To make the sauce, peel and finely slice the garlic cloves. Pick the basil leaves and finely slice the stalks.
Heat a good couple of lugs of oil in a large pan over medium heat, add the garlic and basil stalks. Pierce the chilli once with a knife so it doesn’t explode when frying, then add to the pan. Fry gently until the garlic is soft but not coloured, stirring occasionally.
Add the tomatoes and season lightly with sea salt and black pepper, then simmer gently over a low heat for 30 minutes, or until thickened and slightly reduced.

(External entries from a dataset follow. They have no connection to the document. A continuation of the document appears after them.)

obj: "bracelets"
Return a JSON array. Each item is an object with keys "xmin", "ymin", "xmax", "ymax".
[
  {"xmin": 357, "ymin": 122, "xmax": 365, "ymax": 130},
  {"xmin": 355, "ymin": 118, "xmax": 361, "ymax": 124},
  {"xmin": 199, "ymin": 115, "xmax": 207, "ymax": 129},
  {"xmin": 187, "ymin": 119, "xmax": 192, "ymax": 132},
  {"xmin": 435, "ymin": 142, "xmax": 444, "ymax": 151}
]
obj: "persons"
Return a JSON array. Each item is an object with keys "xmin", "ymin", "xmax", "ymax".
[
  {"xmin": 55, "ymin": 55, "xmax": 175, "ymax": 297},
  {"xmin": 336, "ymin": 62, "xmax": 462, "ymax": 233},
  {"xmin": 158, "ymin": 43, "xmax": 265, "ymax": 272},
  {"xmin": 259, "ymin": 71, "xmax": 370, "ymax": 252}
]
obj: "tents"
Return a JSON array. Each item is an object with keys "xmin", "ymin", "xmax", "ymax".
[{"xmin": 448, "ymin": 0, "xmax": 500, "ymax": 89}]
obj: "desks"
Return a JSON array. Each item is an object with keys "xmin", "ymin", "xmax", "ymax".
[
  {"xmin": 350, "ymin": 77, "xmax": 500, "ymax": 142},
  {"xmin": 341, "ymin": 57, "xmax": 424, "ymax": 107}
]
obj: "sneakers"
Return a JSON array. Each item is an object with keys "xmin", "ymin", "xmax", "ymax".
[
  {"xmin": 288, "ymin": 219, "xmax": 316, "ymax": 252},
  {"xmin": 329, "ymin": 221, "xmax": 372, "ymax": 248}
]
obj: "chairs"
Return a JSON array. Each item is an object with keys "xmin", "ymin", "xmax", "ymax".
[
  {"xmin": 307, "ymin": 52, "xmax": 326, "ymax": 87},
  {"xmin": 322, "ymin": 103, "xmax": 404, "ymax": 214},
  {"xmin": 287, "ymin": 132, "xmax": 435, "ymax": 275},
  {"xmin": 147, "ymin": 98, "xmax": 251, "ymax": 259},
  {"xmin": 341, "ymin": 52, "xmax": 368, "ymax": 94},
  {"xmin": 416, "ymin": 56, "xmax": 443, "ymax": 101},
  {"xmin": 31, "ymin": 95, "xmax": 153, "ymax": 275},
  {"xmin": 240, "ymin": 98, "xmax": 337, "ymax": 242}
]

When the time's up, remove the chilli, and break up the tomatoes with the back of a spoon. Taste and adjust the seasoning, if needed, then add a tiny swig of red wine vinegar to give it a little twang.
Preheat the oven to 220°C/425°F/gas 7.
Pour the tomato sauce into a 20cm x 30cm roasting tray. Season the fish fillets on both sides with a little salt and pepper, then place on top of the sauce.

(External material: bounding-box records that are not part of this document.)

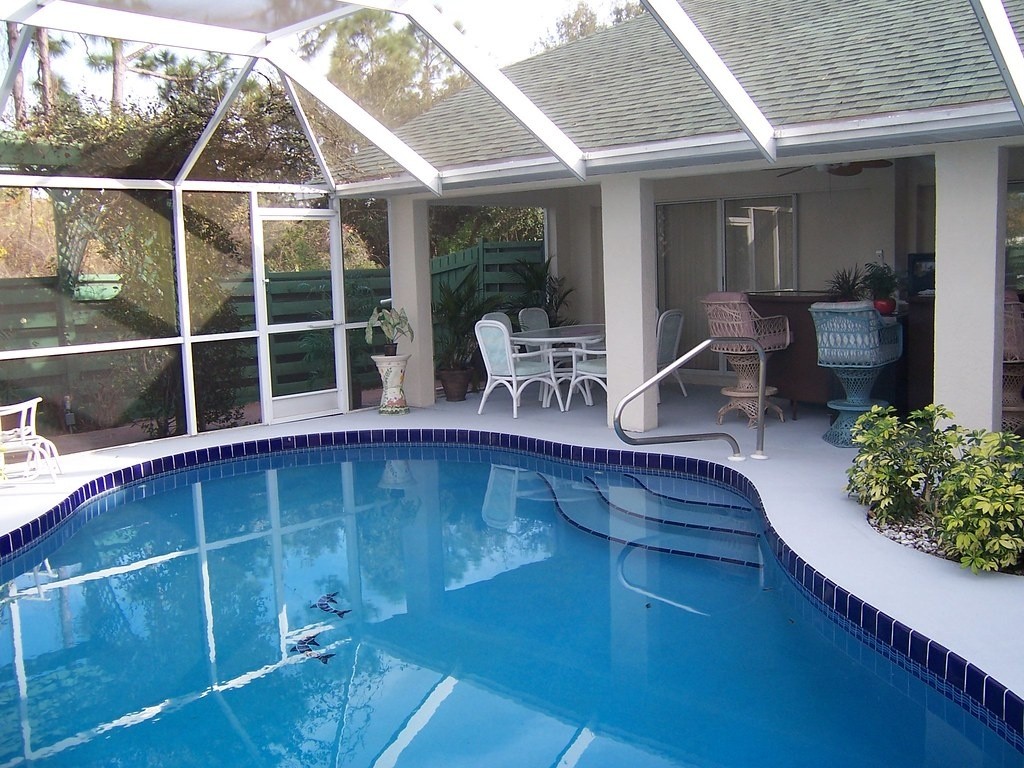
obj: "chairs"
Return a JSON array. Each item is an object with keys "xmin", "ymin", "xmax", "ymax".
[
  {"xmin": 657, "ymin": 309, "xmax": 688, "ymax": 404},
  {"xmin": 0, "ymin": 397, "xmax": 63, "ymax": 479},
  {"xmin": 565, "ymin": 348, "xmax": 607, "ymax": 414},
  {"xmin": 475, "ymin": 307, "xmax": 565, "ymax": 419},
  {"xmin": 1001, "ymin": 302, "xmax": 1024, "ymax": 436},
  {"xmin": 808, "ymin": 301, "xmax": 903, "ymax": 448},
  {"xmin": 700, "ymin": 292, "xmax": 790, "ymax": 429}
]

Squash the olives, using the base of a jar or something heavy, and remove the stones. Sprinkle into the tray, along with the capers and most of the basil leaves over the fish.
Cook in the oven for around 15 minutes or until the fish is cooked through – check by cutting into the thickest part of one or two of the fillets; they should be pearly white and not transparent.
Scatter over the remaining basil leaves. Lovely served with new potatoes and a green salad.